## Weather in F1: Data Mining

The dataframe bellow needs to be filled with ones corresponding to the weather conditions in each race. Considering that the adherence of the circuit is one of the most important factors for a driver's performance, the presence/absence of clouds or sun will be ignored, and only the degree of wetness of the road will be recorded.

In [415]:
races_df = pd.read_csv(r'C:\Users\joaoe\Documentos\JP\JP_GitHub\f1_predict_ML\data\races.csv')
races_df = races_df.drop(columns=['raceId','round','time','circuitId','url'])
races_df = races_df.sort_values(by=['date'])
races_df = races_df.reset_index(drop=True)
length = len(races_df)
races_df.head()

weather = {'Descriptive': ["" for x in range(length)],'Dry': np.zeros(length), 'Wet': np.zeros(length),'Drizzle': np.zeros(length),'Rain': np.zeros(length)}
weather_df = pd.DataFrame(data=weather)

weather_df = pd.concat([races_df.reset_index(drop=True),weather_df.reset_index(drop=True)], axis=1)

In [437]:
weather_df.head()

→ EXERCISES TO COMPLETE
1) From the F1 weather notebook, output the text between "## Weather in" and "races_df.head()", inclusive.
2) Name every column the F1 weather notebook drops from the races data.
3) According to the F1 weather notebook, which weather detail will be ignored?

→ DATASET ENTRIES
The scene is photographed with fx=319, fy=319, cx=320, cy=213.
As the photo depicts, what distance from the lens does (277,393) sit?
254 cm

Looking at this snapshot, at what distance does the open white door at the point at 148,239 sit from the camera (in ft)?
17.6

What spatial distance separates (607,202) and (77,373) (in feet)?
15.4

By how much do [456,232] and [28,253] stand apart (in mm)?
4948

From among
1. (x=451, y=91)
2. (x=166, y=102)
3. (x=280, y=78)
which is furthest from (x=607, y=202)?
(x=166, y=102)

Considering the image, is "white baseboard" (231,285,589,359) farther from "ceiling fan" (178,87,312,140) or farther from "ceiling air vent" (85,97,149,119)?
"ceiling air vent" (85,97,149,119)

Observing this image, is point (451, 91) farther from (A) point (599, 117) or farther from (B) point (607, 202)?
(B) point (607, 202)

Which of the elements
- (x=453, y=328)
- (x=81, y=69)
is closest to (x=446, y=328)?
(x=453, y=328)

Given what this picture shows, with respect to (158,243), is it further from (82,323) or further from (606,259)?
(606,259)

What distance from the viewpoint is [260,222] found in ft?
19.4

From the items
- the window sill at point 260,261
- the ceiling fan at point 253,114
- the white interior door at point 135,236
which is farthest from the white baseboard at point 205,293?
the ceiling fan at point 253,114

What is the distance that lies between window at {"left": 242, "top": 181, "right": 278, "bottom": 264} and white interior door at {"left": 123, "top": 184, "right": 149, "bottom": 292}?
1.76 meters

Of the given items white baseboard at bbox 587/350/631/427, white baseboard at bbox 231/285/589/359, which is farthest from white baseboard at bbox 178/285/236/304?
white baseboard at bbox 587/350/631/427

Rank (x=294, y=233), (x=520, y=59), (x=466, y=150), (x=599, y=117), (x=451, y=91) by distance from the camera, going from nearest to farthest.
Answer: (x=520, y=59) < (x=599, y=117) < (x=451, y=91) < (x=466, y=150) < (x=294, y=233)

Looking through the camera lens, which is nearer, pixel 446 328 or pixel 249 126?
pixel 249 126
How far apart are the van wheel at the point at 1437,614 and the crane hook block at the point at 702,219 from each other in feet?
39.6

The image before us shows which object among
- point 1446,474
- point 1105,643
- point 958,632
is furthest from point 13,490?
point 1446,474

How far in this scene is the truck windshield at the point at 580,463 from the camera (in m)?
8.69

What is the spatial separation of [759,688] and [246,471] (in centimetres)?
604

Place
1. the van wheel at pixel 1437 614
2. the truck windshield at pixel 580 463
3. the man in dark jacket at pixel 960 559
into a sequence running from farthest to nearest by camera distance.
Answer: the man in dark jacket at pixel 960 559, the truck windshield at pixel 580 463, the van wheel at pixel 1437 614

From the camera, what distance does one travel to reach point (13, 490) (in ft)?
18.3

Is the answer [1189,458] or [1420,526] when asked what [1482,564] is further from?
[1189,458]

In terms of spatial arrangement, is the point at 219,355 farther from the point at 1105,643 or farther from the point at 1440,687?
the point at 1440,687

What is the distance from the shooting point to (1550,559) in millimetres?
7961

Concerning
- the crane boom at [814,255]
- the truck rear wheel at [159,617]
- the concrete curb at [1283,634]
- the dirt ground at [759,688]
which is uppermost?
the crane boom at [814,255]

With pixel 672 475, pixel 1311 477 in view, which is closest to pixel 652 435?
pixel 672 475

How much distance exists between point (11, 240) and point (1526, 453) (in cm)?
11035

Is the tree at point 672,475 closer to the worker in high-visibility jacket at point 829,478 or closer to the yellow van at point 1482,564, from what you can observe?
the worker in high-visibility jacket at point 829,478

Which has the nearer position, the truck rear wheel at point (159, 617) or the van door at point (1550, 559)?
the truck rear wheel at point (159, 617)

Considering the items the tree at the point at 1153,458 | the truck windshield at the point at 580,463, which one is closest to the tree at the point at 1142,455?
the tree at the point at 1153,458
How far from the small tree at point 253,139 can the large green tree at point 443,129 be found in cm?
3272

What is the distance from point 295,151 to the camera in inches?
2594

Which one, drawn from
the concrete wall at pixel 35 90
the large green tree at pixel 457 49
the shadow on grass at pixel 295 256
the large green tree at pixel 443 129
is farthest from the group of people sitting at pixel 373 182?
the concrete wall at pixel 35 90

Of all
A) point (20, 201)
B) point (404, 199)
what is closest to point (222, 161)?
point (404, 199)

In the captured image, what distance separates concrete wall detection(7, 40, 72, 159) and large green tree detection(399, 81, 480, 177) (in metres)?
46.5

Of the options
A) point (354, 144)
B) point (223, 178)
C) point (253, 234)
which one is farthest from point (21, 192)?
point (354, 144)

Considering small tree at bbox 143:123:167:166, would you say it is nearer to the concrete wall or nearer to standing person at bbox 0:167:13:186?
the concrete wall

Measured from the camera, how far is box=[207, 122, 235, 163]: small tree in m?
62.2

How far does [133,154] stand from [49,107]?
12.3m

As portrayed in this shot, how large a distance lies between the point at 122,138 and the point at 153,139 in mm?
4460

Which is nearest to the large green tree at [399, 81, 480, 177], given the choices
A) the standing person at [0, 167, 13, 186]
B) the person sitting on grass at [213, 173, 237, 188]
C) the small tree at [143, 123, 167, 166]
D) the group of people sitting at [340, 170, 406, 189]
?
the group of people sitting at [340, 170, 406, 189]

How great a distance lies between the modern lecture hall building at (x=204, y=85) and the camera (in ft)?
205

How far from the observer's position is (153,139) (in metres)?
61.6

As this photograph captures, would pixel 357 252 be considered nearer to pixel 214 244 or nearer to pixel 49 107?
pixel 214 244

→ OUTPUTS IN ORDER
1)
## Weather in F1: Data Mining

The dataframe bellow needs to be filled with ones corresponding to the weather conditions in each race. Considering that the adherence of the circuit is one of the most important factors for a driver's performance, the presence/absence of clouds or sun will be ignored, and only the degree of wetness of the road will be recorded.

In [415]:
races_df = pd.read_csv(r'C:\Users\joaoe\Documentos\JP\JP_GitHub\f1_predict_ML\data\races.csv')
races_df = races_df.drop(columns=['raceId','round','time','circuitId','url'])
races_df = races_df.sort_values(by=['date'])
races_df = races_df.reset_index(drop=True)
length = len(races_df)
races_df.head()

2) raceId, round, time, circuitId, url

3) The presence or absence of clouds or sun.